When public agencies and institutions face significant challenges completing projects in a timely manner, they’re turning to alternative construction procurement methods like Job Order Contracting (JOC).
Job Order Contracting Benefits
JOC is an indefinite delivery, indefinite quantity construction procurement process that helps owners and facility managers complete several individual projects with a single, competitively awarded contract. As tasks arise, they’re done based on guaranteed, preset prices.
“We’re quickly able to change pace if we have a project that we have a JOC program on and we see a design that we need to change, or a design flaw, we’re able to make those alternations quickly and efficiently,” explains Mike Derr, contracts and purchasing officer with County of Monterey, CA.
The contracts are performance-based and awarded for at least one year. This helps contractors develop facility familiarity and can lead to better communication with operations and facility managers.

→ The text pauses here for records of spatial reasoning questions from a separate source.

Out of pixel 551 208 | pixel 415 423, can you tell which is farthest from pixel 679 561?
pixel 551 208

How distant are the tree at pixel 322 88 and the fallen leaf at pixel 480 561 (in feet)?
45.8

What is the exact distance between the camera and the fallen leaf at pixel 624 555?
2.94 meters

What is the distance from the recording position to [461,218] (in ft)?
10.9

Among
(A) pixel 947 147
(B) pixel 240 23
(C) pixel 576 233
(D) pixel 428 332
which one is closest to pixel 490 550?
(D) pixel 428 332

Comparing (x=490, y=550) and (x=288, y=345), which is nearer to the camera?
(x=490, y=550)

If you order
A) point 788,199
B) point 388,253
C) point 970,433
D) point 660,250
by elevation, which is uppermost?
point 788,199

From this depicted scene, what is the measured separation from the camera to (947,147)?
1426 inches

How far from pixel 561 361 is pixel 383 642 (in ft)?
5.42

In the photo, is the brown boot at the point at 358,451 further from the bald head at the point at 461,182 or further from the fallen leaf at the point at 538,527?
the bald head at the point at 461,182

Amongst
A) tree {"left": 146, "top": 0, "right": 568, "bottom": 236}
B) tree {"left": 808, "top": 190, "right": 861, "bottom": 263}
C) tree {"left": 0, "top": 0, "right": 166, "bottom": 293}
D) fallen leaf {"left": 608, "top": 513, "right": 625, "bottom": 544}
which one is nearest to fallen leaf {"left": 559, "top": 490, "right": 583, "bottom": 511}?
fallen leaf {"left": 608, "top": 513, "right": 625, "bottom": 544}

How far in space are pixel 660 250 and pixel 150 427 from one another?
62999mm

“Contractors became our partners. We found a better working relationship through the JOC program, there was more streamlined communication. The contractor knew what his goal was and the pricing, and we knew what our objectives were going in every year, which really helped reduce the overall back and forth,” Derr says.
[Related: 4 Tips for a Quick RFP Process and 3 Myths Debunked]

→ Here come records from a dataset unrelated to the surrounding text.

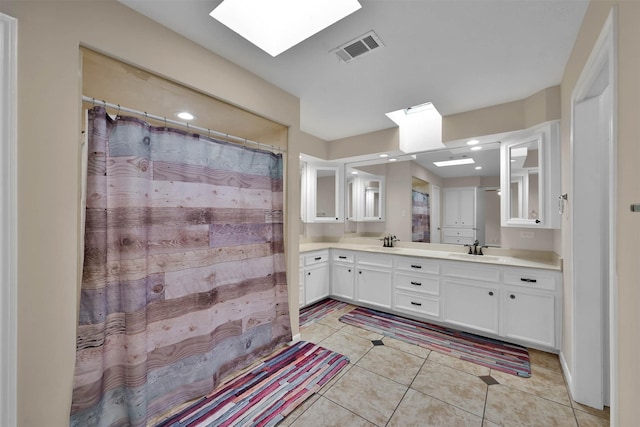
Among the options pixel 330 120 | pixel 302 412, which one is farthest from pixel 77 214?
pixel 330 120

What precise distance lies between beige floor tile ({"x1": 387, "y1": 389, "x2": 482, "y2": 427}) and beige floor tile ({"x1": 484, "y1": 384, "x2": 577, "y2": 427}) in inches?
6.2

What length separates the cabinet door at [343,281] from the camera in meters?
3.71

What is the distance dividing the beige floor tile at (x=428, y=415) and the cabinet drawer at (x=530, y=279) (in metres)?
1.39

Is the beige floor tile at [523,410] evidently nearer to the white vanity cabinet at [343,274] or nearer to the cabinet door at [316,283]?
the white vanity cabinet at [343,274]

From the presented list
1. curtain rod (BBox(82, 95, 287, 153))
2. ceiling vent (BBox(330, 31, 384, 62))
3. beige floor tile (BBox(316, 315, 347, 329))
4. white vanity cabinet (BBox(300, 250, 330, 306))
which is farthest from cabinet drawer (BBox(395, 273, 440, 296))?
ceiling vent (BBox(330, 31, 384, 62))

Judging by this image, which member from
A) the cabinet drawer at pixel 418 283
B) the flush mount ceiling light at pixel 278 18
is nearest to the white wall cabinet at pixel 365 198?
the cabinet drawer at pixel 418 283

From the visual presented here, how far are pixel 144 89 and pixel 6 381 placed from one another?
5.42 feet

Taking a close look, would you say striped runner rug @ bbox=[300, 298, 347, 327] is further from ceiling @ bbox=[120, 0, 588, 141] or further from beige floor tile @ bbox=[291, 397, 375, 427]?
ceiling @ bbox=[120, 0, 588, 141]

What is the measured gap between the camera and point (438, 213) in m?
3.49

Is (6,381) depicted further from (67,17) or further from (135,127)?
(67,17)

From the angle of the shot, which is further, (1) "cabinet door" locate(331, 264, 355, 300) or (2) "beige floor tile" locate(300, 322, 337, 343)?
(1) "cabinet door" locate(331, 264, 355, 300)

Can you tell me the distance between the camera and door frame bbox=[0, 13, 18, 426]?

Available either through a cooperative or a standalone program, depending on the size of your organization, the Job Order Contracting method can work on a variety of projects, including:
- Straightforward new construction
- Replacement in-kind
- Emergency work
- Time sensitive projects
Ease Change Management With a Partner
Changing procurement methods requires changing your organization’s culture, and it can be hard to reverse years of practice and processes. Working with a strategic partner can make the change management process easier says David Velarde, vice president of operations at Gordian, a provider of facility and construction cost data, software and expertise.
“If you’re going to hire this strategic partner, they should take on the lion’s share of the implementation burden,” Velarde notes. “We’ve all heard how you have to do more with less. There’s less people to do this, there’s growing deferred maintenance. Let your strategic partner do all of that for you with your departments, your legal, your facilities, your procurement.”

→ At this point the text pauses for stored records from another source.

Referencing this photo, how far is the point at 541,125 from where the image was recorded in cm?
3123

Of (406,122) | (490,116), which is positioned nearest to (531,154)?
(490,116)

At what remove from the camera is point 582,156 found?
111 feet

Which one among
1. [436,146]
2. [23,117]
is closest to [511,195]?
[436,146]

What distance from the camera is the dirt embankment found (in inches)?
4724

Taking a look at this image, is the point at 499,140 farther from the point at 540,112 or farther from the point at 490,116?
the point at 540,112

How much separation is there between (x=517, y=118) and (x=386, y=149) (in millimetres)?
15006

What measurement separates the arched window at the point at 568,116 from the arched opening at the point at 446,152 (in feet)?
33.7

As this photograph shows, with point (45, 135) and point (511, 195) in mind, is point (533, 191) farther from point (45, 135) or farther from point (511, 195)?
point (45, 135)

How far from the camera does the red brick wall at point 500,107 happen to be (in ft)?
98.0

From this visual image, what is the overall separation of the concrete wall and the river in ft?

Whether or not you choose to work with a strategic partner, research is key when considering if a Job Order Contracting program is right for you:
- Know state, county and city laws regarding JOC programs and whether it can be used on federally funded projects, grants or bonds.
- Research cost savings, long-term opportunities and other potential benefits of using the JOC program as opposed to traditional procurement.
- Review case study data and key performance indicators from similar organizations.
- Get input from different departments including maintenance staff and internal architectural services.
County of Monterey sat down with the Gordian group and identified which of these areas could be addressed quickly and efficiently by JOC.
[Side topic: Stop Wasting Money on Deferred Maintenance]
“We were able to move about 62-63 percent of our projects more efficiently and quickly right through JOC and we reduced the overall workload on our inhouse staff, which gave them the ability to really address our long-term projects,” Derr explains. “Our staff was now able to focus on long-term capital improvement, five-year projection plans, instead of trying to be reactive to all the small issues, we got those out of the way.”